ふたりで行う。前後に立って、前のひとは目をつぶって後ろに倒れる。後ろのひとは、倒れてくる前のひとを支える。

前のひとの信頼が試されるレッスンだ。前のひとは、後ろを振り返らずに倒れるのだから、支えてくれるひとを信頼しないといけない。

「支えるといったって、もしかしたら、支えてくれないかも」「支えようとしても、体重が重くて、支えきれないかも」「さっき会ったばっかりのひとだし、信じ切れない」

そういう思いを振りきって、えいっと倒れてみること。そうすると、一瞬の浮遊感と恐怖感ののちに、後ろのひとの手が自分を支えてくれる。「ああ、よかった。支えてくれたんだ。信頼してよかったんだ」とほっとする。そして、つぎは自分が支える番だから、と前後を入れ替えてもういちど行う。

これが基本である。

この本は「倒れ込むときに身体のどこが緊張するか」という側面から、「緊張するときの自分の身体を知る」ことを目指す。緊張するときの自分の癖を知ることは、いろんな場面で「あっ今緊張してるな」と気づくことにつながる。気づければ、緊張している場所をほぐすことで、気分が落ち着く。

 

さて、このレッスン。

たぶん、ぼくは苦手だ。なかなか倒れられないだろう。落ちたときを考えて、両腕の関節をゆるめる。首をしっかり固めて、落下の衝撃に備える。お尻をつき出して、落下の痛みを肉で吸収しようとする。それだけ身体をがっちり固めたあとに、「はやく倒れなさい」という命令によって、なるようになれ!と倒れ込む。痛いの嫌だなぁと思いながら、倒れ込んで浮遊する身体を感じる。落下のための体勢を取る。

もうダメだと思った瞬間、後ろのひとの手を感じる。支えられている自分を発見するのだ。

支えてくれてよかったと、ほっとするだけではない。幸福感に包まれる。涙さえ流すかもしれない。

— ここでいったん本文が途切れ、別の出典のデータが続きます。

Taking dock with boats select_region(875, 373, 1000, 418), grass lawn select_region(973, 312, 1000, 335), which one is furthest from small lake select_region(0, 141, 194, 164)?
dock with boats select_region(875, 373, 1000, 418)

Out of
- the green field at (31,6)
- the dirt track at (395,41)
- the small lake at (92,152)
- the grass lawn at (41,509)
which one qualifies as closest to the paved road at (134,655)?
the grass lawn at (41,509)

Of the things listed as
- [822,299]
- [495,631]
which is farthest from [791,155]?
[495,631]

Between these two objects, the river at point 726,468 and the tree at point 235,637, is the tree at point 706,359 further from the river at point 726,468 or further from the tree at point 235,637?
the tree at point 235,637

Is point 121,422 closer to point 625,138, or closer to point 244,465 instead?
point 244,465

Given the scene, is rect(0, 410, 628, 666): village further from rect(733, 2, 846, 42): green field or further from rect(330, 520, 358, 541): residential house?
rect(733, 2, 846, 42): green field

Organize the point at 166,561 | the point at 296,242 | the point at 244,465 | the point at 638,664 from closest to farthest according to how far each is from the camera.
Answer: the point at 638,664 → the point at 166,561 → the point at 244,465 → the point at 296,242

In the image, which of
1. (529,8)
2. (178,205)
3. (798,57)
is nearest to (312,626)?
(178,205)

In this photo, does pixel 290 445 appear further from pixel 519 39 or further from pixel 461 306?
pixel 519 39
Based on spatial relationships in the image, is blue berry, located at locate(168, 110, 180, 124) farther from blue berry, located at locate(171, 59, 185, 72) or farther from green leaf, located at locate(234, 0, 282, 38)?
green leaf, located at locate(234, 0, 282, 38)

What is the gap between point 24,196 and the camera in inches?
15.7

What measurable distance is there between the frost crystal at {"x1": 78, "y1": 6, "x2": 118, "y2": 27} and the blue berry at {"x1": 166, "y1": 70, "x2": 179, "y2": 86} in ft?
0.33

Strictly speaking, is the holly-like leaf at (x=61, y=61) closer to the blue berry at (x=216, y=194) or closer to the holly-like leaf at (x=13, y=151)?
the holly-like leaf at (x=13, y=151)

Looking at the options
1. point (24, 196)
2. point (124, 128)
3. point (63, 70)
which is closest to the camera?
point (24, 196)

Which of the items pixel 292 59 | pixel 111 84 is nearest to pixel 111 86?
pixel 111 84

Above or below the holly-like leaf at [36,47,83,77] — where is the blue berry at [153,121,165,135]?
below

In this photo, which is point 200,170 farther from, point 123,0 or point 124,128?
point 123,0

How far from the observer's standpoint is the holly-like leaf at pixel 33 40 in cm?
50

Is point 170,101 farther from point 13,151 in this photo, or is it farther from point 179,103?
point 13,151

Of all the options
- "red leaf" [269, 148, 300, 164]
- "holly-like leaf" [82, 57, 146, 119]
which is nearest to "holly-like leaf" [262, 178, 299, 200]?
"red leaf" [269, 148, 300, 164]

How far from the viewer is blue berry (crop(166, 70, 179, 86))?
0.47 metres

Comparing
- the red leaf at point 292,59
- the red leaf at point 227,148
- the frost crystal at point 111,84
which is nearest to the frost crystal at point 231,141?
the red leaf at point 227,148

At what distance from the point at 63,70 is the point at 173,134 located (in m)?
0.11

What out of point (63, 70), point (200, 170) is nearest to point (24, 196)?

信頼のレッスンだけれど、他人をまったく信頼できない自分に出会う。他人に自分を預ける幸福を知らないから、いつもひとりで生きようとする。傷つくくらいなら、自分でやったほうがましだと他人を警戒しながら生きている。他人に何かを頼もうとしても、見捨てられるのが怖いから、自分ひとりでなんとかしようとする。

身体的な緊張だけではなく、心が強張っているのだ。

常日頃から、過剰に警戒して生きている。

そのコリをほぐすレッスン。

 

このレッスンの感覚は、何かに似ているなと思う。

支えられ、包まれ、安心できる誰か。

ああ、そうか。ベッドに飛び込むときの感覚に近いんだ。

日中の人間関係に疲れきって、「疲れたよー」とかひとり言を言いながら、ベッドに飛び込む。ふんわりとしたスプリングが体重を受けとめてくれる。慣れ親しんだこの感覚。圧倒的な包容力。唯一無二の幸せな瞬間。だって、ぜったいに受けとめてくれるじゃん。自分がどんな状況でも。

そうして、安心に包まれて寝る。

翌朝、ふとんから出られない。もうすこし、もうすこし。外寒いし。講義よりも、布団のあたたかさの方が人生にとって重要じゃん。

こんな生活もあと1年ちょっとなんだ。